S’il est vrai que les magistrats se sont attaqués à vous, qu’est-ce qui a motivé un tel acharnement?
Ce qui est sûr, c’est que j’avais les Aixois avec moi. Malgré toutes ces affaires ils m’avaient élue pour un quatrième mandat. Après, il est vrai que je n’ai jamais su tenir ma langue. J’ai engueulé des gens que j’aimais bien comme Chirac et Sarkozy, alors ceux que je n’aime pas… Politiquement je me suis battue contre la métropole et ce n’est pas fini. J’ai dit haut et fort que François Hollande n’avait pas la stature pour être président de la République. Cela ne m’a pas fait que des amis. En tant qu’avocate je me suis battue dans l’affaire du sang contaminé et de l’amiante. Mais je ne regrette rien, j’ai des valeurs qui m’ont été inculquées par mes parents.
Pouvez-vous nous parler de votre enfance, vos parents?
Je suis née à Toulon en 1942 dans une famille communiste et catholique. Mon père était un ancien champion de boxe. Communiste, il était le garde du corps de Maurice Thorez quand il venait dans le Sud de la France. Je me souviens des manifestations où nous allions, les femmes et les enfants étaient présents, les jeunes filles vêtues en bleu, blanc rouge. Et puis il y avait les élections, la tenue des bureaux de vote, j’adorais, j’avais le droit de manger des sandwichs. Mes parents y croyaient, mon père est resté communiste jusqu’à sa mort. Ma mère était l’orateur de la famille, c’est elle qui m’a conditionnée. J’ai grandi dans un système qui m’a appris à respecter les différences avec des parents aimants, ouverts.

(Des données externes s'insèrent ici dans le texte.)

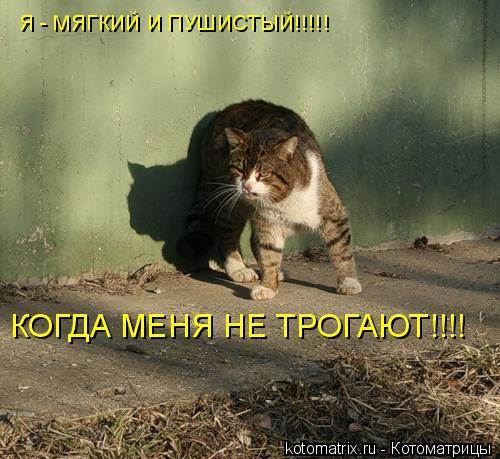 Котоматрица: Я - МЯГКИЙ И ПУШИСТЫЙ!!!!! КОГДА МЕНЯ НЕ ТРОГАЮТ!!!!
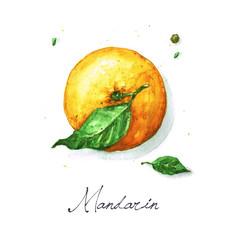 Watercolor Food Painting - Mandarin or Orange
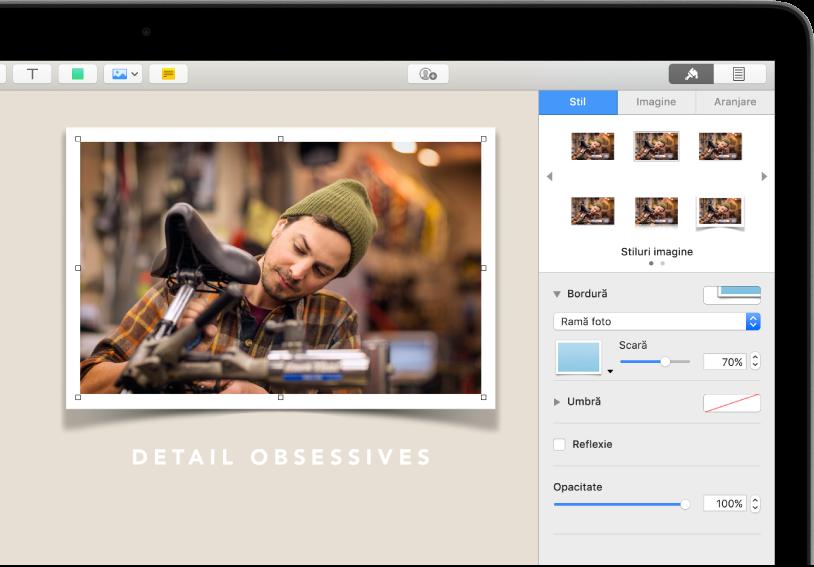 Comenzile Format pentru modificarea dimensiunii și a aspectului imaginii selectate. Butoanele Stil, Imagine și Aranjare se află de-a lungul părții de sus a comenzilor.
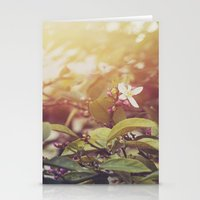 Lemon Flowers Stationery Cards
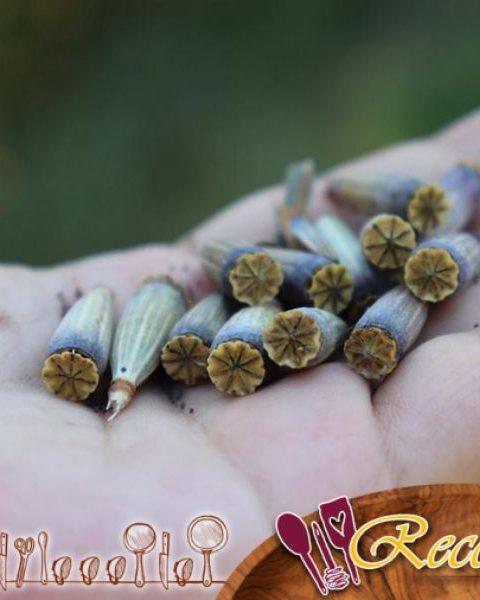 Semillas de amapola y rollos de albaricoque con levadura líquida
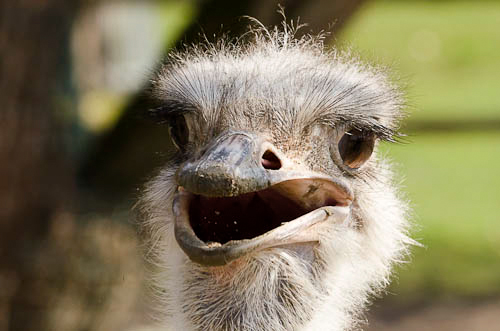 Strauß - Ostrich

Nous n’avions pas d’argent mais je ne manquais jamais de rien et, le soir, quand il ne restait qu’un peu de pain, papa disait à maman: «Prends-le, j’ai mangé avant de venir…». J’ai continué l’école jusqu’à mes 16 ans et, l’été, je chantais dans les fêtes de quartier du Luis Mariano, du Dario Moreno pour gagner de l’argent. Il faut dire que je n’avais pas d’argent de poche mais, chaque fois que je voulais aller au cinéma ma mère avait la somme nécessaire. Mes parents se sacrifiaient au-delà du raisonnable pour moi. Communistes, ils n’étaient pas contre les riches, ils étaient pour les pauvres, pour les ouvriers. Et j’allais en colonie de vacances et au patronage avec les prêtres. Cette éducation fait que, sans être pratiquante, je suis chrétienne. Et je ne cache pas avoir pleuré lorsque j’ai appris la mort de Staline. Ce n’est qu’après que l’on a eu connaissance de ses crimes. Certains disent que je suis populiste, c’est faux, je suis de la droite républicaine, je suis radicale (Parti Radical Valoisien), et, de par ma vie, je suis proche des gens.
Et les études?
J’ai eu une scolarité catastrophique. J’étais première en compo, le reste ne m’intéressait pas et les notes allaient avec… En 3e je passe le BEPC que je loupe et je suis virée du lycée. Ma mère m’inscrit immédiatement à un cours du soir qui me permet de réussir le concours d’entrée à la sécurité sociale et de devenir aide-comptable. J’ai été fonctionnaire pendant trois ans. On me fait faire du classement, ce qui m’a beaucoup appris, et coller des enveloppes. Un jour que je suis à cette tâche je me fais reprendre par un supérieur pour mon manque d’attention. Il faisait peur à tout le monde moi j’éclate de rire, je gagne ainsi sa sympathie et je lui demande de suivre des cours du soir. Une fille qui travaillait avec nous veut m’humilier en me disant que, contrairement à elle, je n’irais jamais à la faculté. Cela m’a boostée. Je fais une capacité en droit, je réussis l’examen et je vais à la faculté de droit, je la retrouve en première année, je passe en deuxième année alors qu’elle reste en première…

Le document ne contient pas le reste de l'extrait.